It's been covered quite a bit on here but in most setups TEMS medics are street medics that work a regular street shift or supervisor shift and are on call for TEMS. 

Our TEMS Team is it's own team with its own commanders and own trainings days that operate with City, County and Federal Tactical teams that operate within our county. They provide medical support at SWAT trainings as well as participate in said trainings with the teams as well, obviously. They also do can be assigned to tactical teams that are providing protection for dignitaries and "high value" persons including the President of the United States.

Our TEMS medics are unarmed and generally will operate in the warm and hot zone. Sometimes they're in the stack, sometimes they're in the APC in front of the house. It varies from operation to operation.

There's a lot more to TEMS than just the emergent management of injuries during tactical operations. 

Luno did a fantastic post in a TEMS thread recently that outlines the role of a TEMS provider.


----------



## Nerotik (Apr 16, 2013)

That sounds great. It sounds like just the kind of position I am looking for, one where I can be of use with medical skills and also be part of the team itself. I really wish I could join the NG or something


----------



## DeepFreeze (Apr 16, 2013)

So you're looking for private security contracting? Or ems contracting? This forum doesn't have too many private security people.

I was a private firefighter contractor, never made it to the sand box...but I did another gig.h34r:

Look at XE (blackwater, or whatever they call themselves now), KBR, G4S (wackenhut, I think that's their new name). Maybe you can find something. But I'll be honest. If you're looking for EMS contracting you should be at least a Paramedic. If you're looking for "Security Contracting" you should be former military.

Good luck, but like how others have said the jobs are winding down. They aren't as lucrative anymore. But who knows maybe they'll have openings in Korea.


----------



## CFal (Apr 16, 2013)

a couple weeks ago they were hiring basics for $84,000 (94,000 for medics) per year to work at camp leatherneck, only 2 years experience needed was the only qualification, no other military experience or classes required.


----------



## RocketMedic (Apr 16, 2013)

True, but with Afghanistan winding down, that contract will go away. 
Nerotik, you have to remember that contract EMS falls into two pools, the "garrison" and "out there". For a great taste of garrison action, volunteer with a local fire department or be an EMT. You will drive an ambulance, occasionally help lift, and maybe assess a nonemergent patient with isolated orthopedic injuries.  Even as a medic, its a fairly boring tour on all but the biggest bases. Boring = good for veteran medics, but its pretty boring. Most really sick people on FOBs enter the health-care system by literally walking to it.
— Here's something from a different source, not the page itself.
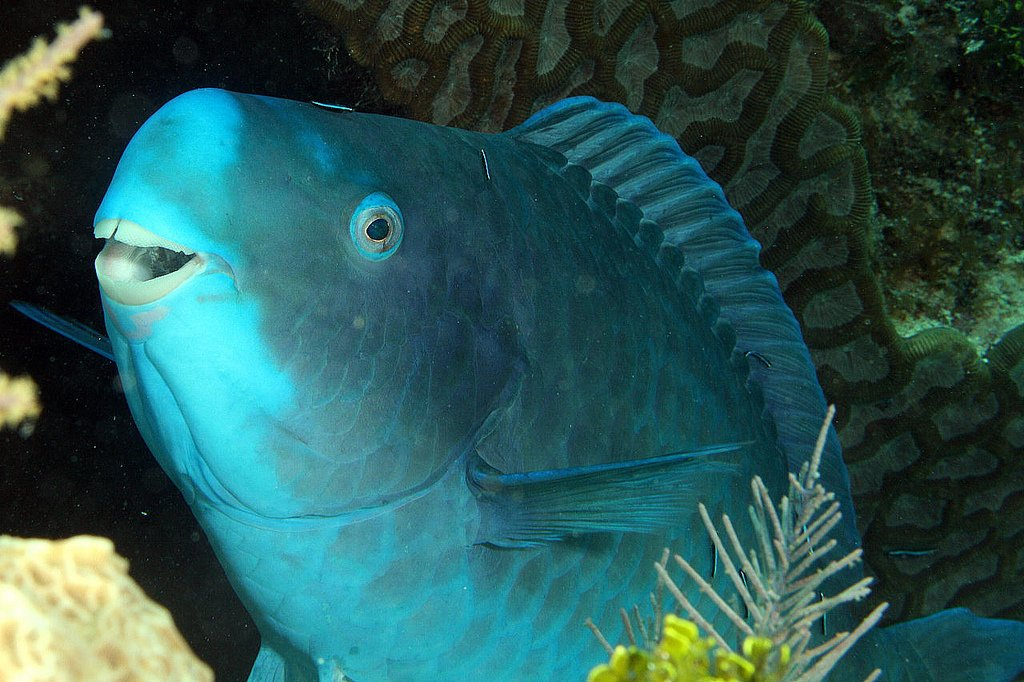 10 Surprisingly Unusual Creatures That You Didn't Know Existed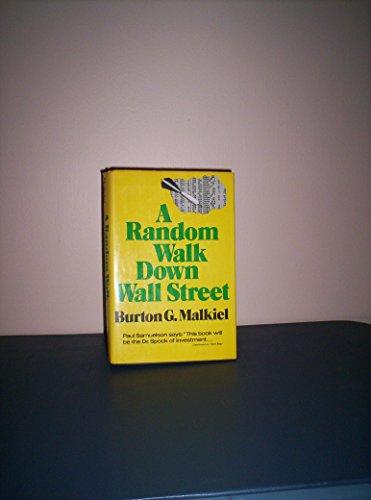 9780393055009: A Random Walk Down Wall Street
Out there is the field stuff Blackwater got famous for. That was an aberration. Most tactical medical teams try very hard to be as boring as possible and literally drive around VIPs all day. For a picture of this, go to your local Walmart and patrol one section, but challenge no one and try not to look creepy. I recommend Electronics or auto parts, but fabrics is a great representation of a low volume post. If you loved guarding oil from children trying to drink it, you will love guarding oil operations.


----------



## Nerotik (Apr 16, 2013)

Damn that would be a great gig. I really need to get all of my certs and everything in order and on the ready so when an opportunity like that pops up I am not only already qualified for it but half packed as well lol.


----------



## Nerotik (Apr 16, 2013)

CFal said:


> a couple weeks ago they were hiring basics for $84,000 (94,000 for medics) per year to work at camp leatherneck, only 2 years experience needed was the only qualification, no other military experience or classes required.


 Now that would be great for me, I always miss out on the good opportunities like this.


----------



## CFal (Apr 16, 2013)

Nerotik said:


> Now that would be great for me, I always miss out on the good opportunities like this.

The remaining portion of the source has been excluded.